Hi!

Here is my proposal for handling inheritance:

1/ Node type per class hierarchy

Scenario: all hierarchy classes are using the same node type for persistence. This strategy is covering scenarios where nt:unstructured or some other very generic node type is used for persisting a hierachy of classes.

Inheritance behaves normally: all subclasses are inheritting properties/nodes 
from their parent classes.

Note: To differentiate between the classes the mapping should define a discriminator property: a property that determines what the real type of the corresponding object in hierarchy. Without this requirement, queries cannot be performed.

Constraint: if the node type has mandatory properties/nodes, than these must be mapped. Otherwise, the storage will not work.

Example:

As a quick example thing about the scenario where People is extendend by Student and Teacher classes, and both Student and Teacher are persisted using a node type: nt:people.

2/ Node type per subclass

Scenario: each non-abstract subclass is using its own node type for persistence. This strategy is covering scenarios where very specific node types are used for mapping real classes.
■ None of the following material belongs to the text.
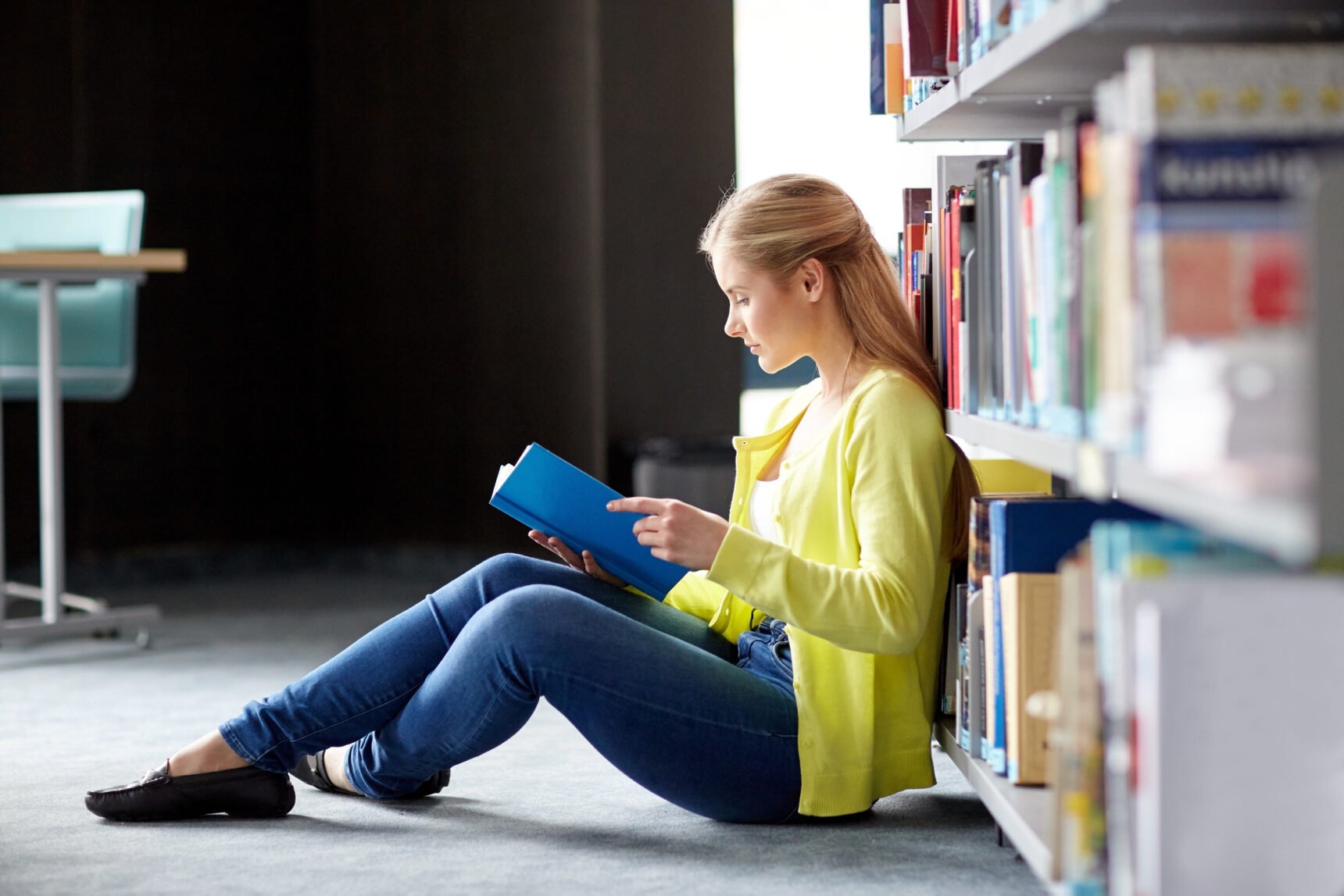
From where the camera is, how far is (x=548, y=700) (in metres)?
1.51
Details: there are no visible problems/constraints regarding this scenario. Inheritance behavses normally: all subclasses are inheritting properties/nodes from their parent classes.
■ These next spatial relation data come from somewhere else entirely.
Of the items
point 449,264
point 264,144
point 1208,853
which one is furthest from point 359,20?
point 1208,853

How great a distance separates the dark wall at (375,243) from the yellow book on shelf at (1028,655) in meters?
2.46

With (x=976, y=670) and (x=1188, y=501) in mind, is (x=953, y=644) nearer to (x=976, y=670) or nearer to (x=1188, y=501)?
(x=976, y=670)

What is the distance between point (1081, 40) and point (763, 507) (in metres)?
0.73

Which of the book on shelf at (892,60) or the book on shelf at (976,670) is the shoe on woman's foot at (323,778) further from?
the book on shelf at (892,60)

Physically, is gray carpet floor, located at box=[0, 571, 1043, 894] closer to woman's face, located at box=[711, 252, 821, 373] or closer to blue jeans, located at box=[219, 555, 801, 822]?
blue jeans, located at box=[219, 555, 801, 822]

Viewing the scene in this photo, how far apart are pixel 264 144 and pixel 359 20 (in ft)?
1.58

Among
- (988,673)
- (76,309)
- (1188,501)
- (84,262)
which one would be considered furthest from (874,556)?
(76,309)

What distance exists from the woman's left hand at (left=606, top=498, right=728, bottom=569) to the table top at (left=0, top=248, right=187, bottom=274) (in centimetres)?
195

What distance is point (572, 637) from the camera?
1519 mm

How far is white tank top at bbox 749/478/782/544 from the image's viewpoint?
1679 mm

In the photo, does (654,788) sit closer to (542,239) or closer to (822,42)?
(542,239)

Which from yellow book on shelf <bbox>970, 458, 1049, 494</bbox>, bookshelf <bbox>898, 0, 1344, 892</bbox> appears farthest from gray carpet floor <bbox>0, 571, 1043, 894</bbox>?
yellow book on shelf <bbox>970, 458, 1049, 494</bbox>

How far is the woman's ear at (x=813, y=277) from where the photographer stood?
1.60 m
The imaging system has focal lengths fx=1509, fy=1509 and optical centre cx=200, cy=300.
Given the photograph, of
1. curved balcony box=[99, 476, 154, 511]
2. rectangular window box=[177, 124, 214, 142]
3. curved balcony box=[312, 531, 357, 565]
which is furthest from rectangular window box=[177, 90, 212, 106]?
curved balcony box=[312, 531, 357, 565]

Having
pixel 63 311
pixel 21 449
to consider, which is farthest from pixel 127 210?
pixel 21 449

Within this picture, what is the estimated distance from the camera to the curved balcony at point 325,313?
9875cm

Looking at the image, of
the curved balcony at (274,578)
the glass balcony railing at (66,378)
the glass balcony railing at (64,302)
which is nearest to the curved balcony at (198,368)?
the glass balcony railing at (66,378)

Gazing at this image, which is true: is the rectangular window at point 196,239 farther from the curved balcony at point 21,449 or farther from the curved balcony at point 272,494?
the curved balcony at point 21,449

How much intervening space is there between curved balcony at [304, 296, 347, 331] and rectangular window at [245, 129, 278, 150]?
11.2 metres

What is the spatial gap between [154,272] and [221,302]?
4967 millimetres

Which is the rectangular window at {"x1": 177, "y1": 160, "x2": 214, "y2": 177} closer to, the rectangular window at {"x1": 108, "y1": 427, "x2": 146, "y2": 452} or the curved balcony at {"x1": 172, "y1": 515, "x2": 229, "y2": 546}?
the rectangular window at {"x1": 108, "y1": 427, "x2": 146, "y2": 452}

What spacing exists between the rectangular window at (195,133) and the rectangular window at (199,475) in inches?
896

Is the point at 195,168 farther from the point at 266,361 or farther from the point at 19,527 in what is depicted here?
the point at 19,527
Constraint: the parent node under which the subtree of these classes is hosted must be generic enough to support different node types (f.e. nt:unstructured).

3/ Implicit/Explicit polymorphic queries

As Marcel Reutegger (Jackrabbit committer) pointed: according to section 
6.6.3.2 of the JCR spec:

A type constraint specifies the common primary node type of the returned
nodes, plus, possibly, additional mixin types that they also must have.
Type constraints are inheritance-sensitive in that specifying a
constraint of node type X will include all nodes explicitly declared to
be type X, as well as all nodes of subtypes of X.

Translating this in Java hierarchies:

when searching for an object type X, than the query will return by default all nodes of type X or any subtype of X.


For the "node per class hierarchy" strategy this will use the discriminator property value to instantiate the correct subtypes of X. Without the discriminator property, there is no possible solution to identify the correct subtype of X to be instantiated.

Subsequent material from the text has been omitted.